Les banquiers centraux ont en revanche exprimé un avis favorable à cette mesure.

UNE FISCALITÉ CIBLÉE POUR DÉBLOQUER DES MILLIARDS
Le FMI confirme également que la fiscalité peut jouer un rôle central pour contrer l’impact climatique de ces secteurs énergivores en croissance.
Le Fonds suggère d’imposer une taxe sur la consommation énergétique des infrastructures IA et crypto, ou sur la pollution de l’air liée à leur activité.
Une taxation progressive, appliquée d’abord aux plus grands acteurs, permettrait d'éviter un choc économique tout en générant des revenus substantiels.
Un tel prélèvement pourrait servir à renforcer les budgets d’adaptation climatique, en particulier dans les pays vulnérables, alors que les financements actuels restent insuffisants pour atteindre les objectifs fixés par l’Accord de Paris.
TAXATION DE L’AVIATION HAUT DE GAMME : UN MODÈLE À SUIVRE ?
La Global Solidarity Levies Task Force co-dirigée par Laurence Tubiana a déjà décroché une victoire majeure en jouant un rôle moteur dans la mise en place d’une taxe climatique innovante sur un autre secteur polluant.
En 2022, son lobbying a contribué à l’adoption d’une taxe sur les billets d’avion en classe affaires et première classe par plusieurs gouvernements en Europe, en Afrique et dans les Caraïbes.
L’objectif : cibler en priorité les voyageurs les plus émetteurs. Un précédent qui pourrait aujourd’hui servir de modèle politique et fiscal.

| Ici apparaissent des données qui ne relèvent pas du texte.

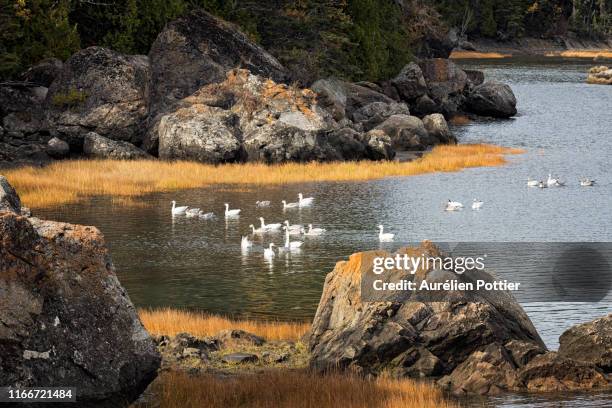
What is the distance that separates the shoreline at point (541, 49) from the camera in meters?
174

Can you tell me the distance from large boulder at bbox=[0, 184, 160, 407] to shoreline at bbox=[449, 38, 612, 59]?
157 meters

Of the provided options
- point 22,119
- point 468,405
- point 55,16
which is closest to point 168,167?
point 22,119

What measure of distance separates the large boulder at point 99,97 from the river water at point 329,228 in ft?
35.5

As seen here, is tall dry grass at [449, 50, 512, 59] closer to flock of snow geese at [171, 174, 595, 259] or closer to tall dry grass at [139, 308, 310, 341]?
flock of snow geese at [171, 174, 595, 259]

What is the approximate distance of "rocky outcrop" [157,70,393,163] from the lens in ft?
163

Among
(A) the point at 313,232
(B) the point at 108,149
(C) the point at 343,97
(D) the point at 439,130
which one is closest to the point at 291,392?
(A) the point at 313,232

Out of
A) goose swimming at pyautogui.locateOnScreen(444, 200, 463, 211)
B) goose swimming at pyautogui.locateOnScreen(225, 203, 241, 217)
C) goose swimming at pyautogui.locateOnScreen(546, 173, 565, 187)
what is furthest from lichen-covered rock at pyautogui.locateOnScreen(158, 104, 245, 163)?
goose swimming at pyautogui.locateOnScreen(444, 200, 463, 211)

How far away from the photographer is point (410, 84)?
3142 inches

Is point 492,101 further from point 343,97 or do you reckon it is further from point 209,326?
point 209,326

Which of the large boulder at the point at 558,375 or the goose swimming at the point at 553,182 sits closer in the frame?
the large boulder at the point at 558,375

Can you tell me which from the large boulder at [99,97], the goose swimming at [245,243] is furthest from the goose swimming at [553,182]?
the large boulder at [99,97]

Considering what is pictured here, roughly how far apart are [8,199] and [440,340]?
664 cm

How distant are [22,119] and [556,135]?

Selon Tubiana, la taxe sur l’IA et les cryptomonnaies pourrait reprendre cette logique : viser les plus gros consommateurs d’énergie et les entreprises les plus rentables, tout en ménageant les usages moins intensifs.
UN TEST DE VOLONTÉ POUR LES GRANDES PUISSANCES
L’absence actuelle de régulation des émissions de l’IA et de la crypto-monnaie reflètent l’effet de latence qui existe entre l’émergence d’un secteur polluant et la mise en place de mécanismes permettant de faire payer le coût de cette pollution.
Rappelons qu’à ce jour, aucune avancée concrète n’a encore été réalisée. Les États-Unis en particulier restent opposés à toute forme de taxation mondiale sur leurs champions technologiques.
L’Union européenne, en général plus à l’avant garde sur les régulations, à davantage de chances de jouer un rôle moteur à court ou moyen terme.
Le G20, qui se réunira en novembre, pourrait également faire émerger ce sujet à l’agenda.
Un véritable choix de société qui s’impose pour les différents gouvernements quant à cette régulation, dont l’adoption ou le refus enverra un signal fort aux secteurs les plus émetteurs.